**Problem statement**
Give a verbatim repeat of the lines that run from the line containing "Given this picture, is" to the end of the data below.

**Entries shown**
.....

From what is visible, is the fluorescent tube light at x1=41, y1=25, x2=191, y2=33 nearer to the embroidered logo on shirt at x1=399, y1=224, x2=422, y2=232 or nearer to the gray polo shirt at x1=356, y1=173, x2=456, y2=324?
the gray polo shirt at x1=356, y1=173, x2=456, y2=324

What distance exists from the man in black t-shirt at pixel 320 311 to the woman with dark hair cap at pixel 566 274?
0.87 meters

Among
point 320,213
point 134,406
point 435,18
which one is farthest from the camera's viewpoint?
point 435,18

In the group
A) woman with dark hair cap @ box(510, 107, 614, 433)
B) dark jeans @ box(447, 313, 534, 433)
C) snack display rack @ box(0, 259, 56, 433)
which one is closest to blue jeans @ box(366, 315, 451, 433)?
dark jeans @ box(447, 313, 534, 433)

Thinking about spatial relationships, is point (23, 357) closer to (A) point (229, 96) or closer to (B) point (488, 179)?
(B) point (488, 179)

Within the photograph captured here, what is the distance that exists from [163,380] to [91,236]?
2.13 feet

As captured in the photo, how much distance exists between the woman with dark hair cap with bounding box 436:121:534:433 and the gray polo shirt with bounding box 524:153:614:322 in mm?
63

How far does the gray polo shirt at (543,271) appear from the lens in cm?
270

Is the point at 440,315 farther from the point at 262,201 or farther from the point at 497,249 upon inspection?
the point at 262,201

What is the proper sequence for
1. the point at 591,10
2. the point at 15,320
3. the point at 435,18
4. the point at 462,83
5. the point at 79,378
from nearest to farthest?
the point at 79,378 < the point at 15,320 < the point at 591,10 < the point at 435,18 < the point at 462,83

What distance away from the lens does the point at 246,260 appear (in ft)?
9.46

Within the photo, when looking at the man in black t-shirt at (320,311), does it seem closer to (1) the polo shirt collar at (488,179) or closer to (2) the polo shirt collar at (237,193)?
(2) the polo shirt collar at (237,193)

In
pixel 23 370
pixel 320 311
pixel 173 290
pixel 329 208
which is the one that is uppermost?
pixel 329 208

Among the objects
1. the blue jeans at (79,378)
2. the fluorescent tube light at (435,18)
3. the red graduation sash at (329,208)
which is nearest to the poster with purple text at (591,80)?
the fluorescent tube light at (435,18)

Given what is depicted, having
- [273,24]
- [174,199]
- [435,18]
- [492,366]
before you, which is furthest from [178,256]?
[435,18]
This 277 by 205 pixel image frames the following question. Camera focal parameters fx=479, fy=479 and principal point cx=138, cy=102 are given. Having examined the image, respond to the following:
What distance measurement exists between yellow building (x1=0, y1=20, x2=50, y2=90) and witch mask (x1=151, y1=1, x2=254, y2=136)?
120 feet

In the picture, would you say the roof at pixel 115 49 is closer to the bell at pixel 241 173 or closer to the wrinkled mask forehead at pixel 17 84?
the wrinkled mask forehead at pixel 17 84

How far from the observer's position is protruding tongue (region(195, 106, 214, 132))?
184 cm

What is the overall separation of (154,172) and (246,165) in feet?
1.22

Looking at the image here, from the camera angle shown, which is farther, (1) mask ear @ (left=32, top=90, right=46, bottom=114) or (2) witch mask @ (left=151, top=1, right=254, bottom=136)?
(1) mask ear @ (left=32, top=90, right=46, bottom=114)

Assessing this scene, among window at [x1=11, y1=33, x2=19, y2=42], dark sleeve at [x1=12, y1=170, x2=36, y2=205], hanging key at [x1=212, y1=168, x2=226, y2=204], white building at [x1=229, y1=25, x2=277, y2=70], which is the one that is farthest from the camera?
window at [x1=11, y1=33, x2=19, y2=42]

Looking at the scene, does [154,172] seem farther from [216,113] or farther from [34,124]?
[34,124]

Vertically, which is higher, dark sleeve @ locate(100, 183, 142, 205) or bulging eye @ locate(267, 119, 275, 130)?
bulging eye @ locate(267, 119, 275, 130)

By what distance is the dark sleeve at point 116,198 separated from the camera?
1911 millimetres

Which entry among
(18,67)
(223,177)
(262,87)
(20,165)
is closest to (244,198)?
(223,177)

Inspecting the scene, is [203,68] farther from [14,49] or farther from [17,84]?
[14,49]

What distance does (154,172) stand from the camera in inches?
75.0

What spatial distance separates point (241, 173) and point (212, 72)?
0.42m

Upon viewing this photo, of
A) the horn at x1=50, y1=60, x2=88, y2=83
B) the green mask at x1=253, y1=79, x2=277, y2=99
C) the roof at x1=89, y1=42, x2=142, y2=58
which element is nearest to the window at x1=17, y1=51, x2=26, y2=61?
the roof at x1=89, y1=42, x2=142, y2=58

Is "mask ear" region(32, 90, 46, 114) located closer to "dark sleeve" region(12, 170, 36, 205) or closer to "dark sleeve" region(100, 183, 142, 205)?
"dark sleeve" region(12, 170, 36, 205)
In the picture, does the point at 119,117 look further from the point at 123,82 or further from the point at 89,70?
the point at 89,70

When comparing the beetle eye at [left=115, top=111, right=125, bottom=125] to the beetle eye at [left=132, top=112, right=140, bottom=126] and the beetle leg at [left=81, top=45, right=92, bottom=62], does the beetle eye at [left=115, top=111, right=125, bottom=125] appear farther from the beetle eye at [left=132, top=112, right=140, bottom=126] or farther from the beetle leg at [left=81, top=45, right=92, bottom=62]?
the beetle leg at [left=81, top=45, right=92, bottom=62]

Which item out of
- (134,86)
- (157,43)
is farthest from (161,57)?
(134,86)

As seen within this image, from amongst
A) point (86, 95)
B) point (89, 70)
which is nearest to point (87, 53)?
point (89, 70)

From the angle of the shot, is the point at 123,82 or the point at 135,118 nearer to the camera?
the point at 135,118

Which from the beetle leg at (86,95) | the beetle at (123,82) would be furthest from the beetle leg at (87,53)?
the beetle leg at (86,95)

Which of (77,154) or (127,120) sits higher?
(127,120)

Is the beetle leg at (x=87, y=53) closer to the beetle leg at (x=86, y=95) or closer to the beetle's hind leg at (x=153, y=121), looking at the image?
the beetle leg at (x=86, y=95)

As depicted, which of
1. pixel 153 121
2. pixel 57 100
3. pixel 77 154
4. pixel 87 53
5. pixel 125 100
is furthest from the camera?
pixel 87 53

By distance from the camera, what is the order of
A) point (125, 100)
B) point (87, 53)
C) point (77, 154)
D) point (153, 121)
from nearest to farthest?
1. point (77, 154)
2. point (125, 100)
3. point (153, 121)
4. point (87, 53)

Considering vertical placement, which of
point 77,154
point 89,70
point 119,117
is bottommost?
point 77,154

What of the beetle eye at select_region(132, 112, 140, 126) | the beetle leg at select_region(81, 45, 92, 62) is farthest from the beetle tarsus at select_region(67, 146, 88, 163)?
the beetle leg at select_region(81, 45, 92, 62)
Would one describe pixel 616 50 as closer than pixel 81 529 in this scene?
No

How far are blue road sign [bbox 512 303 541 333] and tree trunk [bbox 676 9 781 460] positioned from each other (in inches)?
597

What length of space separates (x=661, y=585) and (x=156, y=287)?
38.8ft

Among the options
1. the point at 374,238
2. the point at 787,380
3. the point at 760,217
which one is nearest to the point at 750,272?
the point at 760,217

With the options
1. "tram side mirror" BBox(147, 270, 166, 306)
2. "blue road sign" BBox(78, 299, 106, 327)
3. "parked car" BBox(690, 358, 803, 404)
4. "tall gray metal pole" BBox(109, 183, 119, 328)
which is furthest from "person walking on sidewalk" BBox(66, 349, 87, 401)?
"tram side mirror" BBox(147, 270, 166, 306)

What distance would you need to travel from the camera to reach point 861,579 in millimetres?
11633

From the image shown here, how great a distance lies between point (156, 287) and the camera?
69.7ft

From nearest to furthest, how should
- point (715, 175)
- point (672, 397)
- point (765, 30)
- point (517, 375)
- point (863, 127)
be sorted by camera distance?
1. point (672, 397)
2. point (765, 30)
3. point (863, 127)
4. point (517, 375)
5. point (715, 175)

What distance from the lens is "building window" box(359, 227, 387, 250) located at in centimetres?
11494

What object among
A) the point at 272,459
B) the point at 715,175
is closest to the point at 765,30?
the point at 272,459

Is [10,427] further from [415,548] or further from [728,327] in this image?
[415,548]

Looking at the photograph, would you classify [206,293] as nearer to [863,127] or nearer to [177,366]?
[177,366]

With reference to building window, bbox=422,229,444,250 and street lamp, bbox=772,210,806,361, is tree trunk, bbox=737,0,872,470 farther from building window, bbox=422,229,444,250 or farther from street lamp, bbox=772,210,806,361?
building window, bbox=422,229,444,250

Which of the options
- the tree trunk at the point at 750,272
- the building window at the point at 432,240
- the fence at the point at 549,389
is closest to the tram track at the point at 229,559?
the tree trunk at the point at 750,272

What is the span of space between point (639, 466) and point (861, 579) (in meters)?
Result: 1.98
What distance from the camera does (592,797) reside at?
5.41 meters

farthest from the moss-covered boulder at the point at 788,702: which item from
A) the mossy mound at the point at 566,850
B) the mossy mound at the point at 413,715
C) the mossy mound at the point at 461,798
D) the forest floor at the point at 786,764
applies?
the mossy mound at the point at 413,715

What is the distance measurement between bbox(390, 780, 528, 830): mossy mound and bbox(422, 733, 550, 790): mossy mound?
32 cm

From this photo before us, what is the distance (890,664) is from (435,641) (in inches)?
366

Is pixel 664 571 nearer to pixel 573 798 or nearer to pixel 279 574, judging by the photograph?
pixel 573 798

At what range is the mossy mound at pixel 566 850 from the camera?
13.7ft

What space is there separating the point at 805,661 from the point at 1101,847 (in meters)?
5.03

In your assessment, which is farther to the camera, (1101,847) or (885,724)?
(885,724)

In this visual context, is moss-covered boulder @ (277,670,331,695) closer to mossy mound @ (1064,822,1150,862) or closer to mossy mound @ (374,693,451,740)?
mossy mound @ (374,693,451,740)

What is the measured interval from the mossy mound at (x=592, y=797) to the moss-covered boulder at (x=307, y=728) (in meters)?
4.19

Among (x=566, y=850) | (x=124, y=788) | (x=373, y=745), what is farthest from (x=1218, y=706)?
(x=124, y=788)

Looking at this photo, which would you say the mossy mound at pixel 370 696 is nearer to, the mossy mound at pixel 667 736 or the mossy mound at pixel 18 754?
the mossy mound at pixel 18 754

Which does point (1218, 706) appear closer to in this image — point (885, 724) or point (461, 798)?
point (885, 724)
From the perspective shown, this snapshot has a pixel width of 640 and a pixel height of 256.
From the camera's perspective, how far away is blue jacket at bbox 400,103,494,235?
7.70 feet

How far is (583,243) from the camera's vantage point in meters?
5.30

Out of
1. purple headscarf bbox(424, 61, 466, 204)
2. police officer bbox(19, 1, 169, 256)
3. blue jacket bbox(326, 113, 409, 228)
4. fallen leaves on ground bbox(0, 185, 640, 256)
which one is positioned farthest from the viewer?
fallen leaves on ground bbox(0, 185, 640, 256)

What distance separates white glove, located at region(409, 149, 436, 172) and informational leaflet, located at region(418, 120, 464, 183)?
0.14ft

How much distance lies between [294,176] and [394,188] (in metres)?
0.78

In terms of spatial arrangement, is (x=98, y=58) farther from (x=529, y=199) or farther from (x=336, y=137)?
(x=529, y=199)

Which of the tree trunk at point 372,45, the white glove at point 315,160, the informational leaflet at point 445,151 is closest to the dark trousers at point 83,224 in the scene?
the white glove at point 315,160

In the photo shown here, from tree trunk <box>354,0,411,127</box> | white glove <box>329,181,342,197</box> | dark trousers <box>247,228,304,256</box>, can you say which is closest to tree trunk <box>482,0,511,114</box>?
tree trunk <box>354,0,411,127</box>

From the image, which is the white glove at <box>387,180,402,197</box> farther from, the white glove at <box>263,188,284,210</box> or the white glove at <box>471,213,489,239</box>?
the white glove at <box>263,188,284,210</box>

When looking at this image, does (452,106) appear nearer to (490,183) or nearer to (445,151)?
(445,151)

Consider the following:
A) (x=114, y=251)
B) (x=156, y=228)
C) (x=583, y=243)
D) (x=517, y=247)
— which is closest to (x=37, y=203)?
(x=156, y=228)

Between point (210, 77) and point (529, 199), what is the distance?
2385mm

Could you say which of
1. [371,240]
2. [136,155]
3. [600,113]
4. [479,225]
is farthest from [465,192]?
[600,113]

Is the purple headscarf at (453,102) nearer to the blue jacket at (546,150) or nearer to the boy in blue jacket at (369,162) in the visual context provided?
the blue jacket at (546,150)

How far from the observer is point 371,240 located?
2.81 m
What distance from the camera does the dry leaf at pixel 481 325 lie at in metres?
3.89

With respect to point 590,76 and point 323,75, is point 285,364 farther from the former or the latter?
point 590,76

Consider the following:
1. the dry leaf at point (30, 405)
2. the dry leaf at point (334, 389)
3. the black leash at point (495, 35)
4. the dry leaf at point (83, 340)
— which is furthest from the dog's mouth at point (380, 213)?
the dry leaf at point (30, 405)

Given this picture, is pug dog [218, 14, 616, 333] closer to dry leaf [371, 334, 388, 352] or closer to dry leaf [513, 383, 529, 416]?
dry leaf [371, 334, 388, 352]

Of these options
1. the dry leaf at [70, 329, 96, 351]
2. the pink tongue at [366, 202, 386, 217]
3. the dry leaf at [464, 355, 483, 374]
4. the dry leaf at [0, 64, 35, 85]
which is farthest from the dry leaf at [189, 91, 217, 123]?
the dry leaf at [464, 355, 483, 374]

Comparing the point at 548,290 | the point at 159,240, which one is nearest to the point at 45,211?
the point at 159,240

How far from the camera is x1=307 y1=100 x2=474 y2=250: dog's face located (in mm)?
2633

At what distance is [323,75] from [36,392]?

.....

**Problem solution**
Given this picture, is pug dog [218, 14, 616, 333] closer to dry leaf [371, 334, 388, 352] or closer to dry leaf [513, 383, 529, 416]?
dry leaf [371, 334, 388, 352]

Of these options
1. the dry leaf at [70, 329, 96, 351]
2. the pink tongue at [366, 202, 386, 217]
3. the dry leaf at [464, 355, 483, 374]
4. the dry leaf at [0, 64, 35, 85]
which is farthest from the dry leaf at [189, 91, 217, 123]?
the dry leaf at [464, 355, 483, 374]

Comparing the point at 548,290 | the point at 159,240, which one is nearest to the point at 45,211?
the point at 159,240

How far from the camera is x1=307 y1=100 x2=474 y2=250: dog's face located (in mm)?
2633

At what distance is [323,75] from [36,392]?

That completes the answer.